Regression project - finding & predicting the number of rows likud's speakers (all together) speak in each session in knesset 24. Competition based project, features are unknown and need to be handeled before regression.
Best practice according to all model trained (including checking Random Forest Regressor and Count Vectorizer feature/ TF-IDF) is using 2 features: note_count and party_size. note_count counts the notes in each text and party_size was scraped from the knesset website and wikipedia as well.
For best practice refer to notebook "Linear_Party_Size_Note_Count.ipynb" and the relevant pkl in the pkl folder.
Things you might want to know: Stratified K Fold was used because of great imbalance in number of likud rows between each session. Used Standard Scaler for scaling features. Strong linear connection was shown through work progress (refer to Regression_Knesset_Project.ipynb) between note_count and likud party. (tried using log_note_count but no improvement was seen).

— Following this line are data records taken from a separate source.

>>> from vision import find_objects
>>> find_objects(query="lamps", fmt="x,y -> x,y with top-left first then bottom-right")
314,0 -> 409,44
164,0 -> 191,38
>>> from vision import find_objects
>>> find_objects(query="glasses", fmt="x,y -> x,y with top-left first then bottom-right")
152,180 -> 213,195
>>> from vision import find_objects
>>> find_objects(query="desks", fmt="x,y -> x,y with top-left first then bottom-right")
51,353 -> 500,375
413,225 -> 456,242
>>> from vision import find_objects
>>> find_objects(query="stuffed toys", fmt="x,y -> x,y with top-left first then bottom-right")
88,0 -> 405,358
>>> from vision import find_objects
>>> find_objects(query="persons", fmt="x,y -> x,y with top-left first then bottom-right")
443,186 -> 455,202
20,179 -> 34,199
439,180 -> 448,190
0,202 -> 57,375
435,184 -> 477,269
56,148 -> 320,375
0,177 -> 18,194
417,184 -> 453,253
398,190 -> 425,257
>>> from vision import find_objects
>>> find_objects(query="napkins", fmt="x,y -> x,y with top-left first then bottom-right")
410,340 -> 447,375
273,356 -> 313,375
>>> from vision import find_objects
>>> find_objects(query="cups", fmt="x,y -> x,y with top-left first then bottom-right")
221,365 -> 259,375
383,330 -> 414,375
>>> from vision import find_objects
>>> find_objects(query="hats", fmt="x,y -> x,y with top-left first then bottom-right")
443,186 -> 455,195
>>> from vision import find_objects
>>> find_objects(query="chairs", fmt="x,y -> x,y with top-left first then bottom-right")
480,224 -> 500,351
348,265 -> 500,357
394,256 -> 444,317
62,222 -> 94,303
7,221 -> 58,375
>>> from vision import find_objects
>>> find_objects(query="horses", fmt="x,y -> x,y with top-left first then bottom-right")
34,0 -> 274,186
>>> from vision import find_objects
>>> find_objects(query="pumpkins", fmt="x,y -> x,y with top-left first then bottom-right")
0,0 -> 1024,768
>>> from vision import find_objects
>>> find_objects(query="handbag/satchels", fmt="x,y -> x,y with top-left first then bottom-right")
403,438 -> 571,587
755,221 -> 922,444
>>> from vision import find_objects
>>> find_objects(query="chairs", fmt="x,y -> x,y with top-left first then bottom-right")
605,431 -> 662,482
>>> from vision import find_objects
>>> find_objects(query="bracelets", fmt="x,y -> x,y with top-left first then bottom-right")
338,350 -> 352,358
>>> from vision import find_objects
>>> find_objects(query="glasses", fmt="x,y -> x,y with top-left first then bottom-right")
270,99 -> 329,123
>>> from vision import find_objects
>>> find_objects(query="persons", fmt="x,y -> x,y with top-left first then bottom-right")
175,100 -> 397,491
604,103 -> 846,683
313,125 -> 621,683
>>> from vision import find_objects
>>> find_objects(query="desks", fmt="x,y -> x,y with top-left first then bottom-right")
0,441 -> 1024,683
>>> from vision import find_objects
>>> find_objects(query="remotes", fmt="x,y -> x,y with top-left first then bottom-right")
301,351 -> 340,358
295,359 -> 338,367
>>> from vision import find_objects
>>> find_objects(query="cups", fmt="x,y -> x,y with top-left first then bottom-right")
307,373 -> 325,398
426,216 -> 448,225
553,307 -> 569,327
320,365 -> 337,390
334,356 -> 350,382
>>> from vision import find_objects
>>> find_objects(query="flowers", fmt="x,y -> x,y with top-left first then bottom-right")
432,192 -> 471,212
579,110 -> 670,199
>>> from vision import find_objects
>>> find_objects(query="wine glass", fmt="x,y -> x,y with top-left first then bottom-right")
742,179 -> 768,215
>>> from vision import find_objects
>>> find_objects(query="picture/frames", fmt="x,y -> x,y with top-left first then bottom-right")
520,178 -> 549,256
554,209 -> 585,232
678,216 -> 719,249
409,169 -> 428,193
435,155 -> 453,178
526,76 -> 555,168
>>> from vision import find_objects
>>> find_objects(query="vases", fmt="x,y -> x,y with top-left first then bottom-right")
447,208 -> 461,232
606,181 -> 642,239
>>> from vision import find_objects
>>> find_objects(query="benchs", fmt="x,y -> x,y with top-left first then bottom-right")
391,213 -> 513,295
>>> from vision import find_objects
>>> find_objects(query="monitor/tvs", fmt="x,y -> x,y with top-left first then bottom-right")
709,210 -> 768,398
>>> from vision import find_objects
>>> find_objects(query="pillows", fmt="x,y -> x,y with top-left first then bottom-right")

In all notebook models you need to activate Block 1 that trains the model with the processed_combined_data.csv (it is in the files for block 1 folder) which was made after imputing and a little cleaning of the very dirty dataset we recieved in the competition. All pkl files were saved and you can find them in the pkl folder or generate them using the processed data + block 1.
In block 2 you have a run_model function, which you can run with session_127.csv and session_127 with no likud rows csv (both csv's are in the files for block 2 folder) or run your own unseen data (for R2 you need to run more than one session otherwise you get nan).
All results are summed up nicely in tables inside the notebooks.
Points for improvement: hyper parameters in TF-IDF and using pca clustering. For future reference.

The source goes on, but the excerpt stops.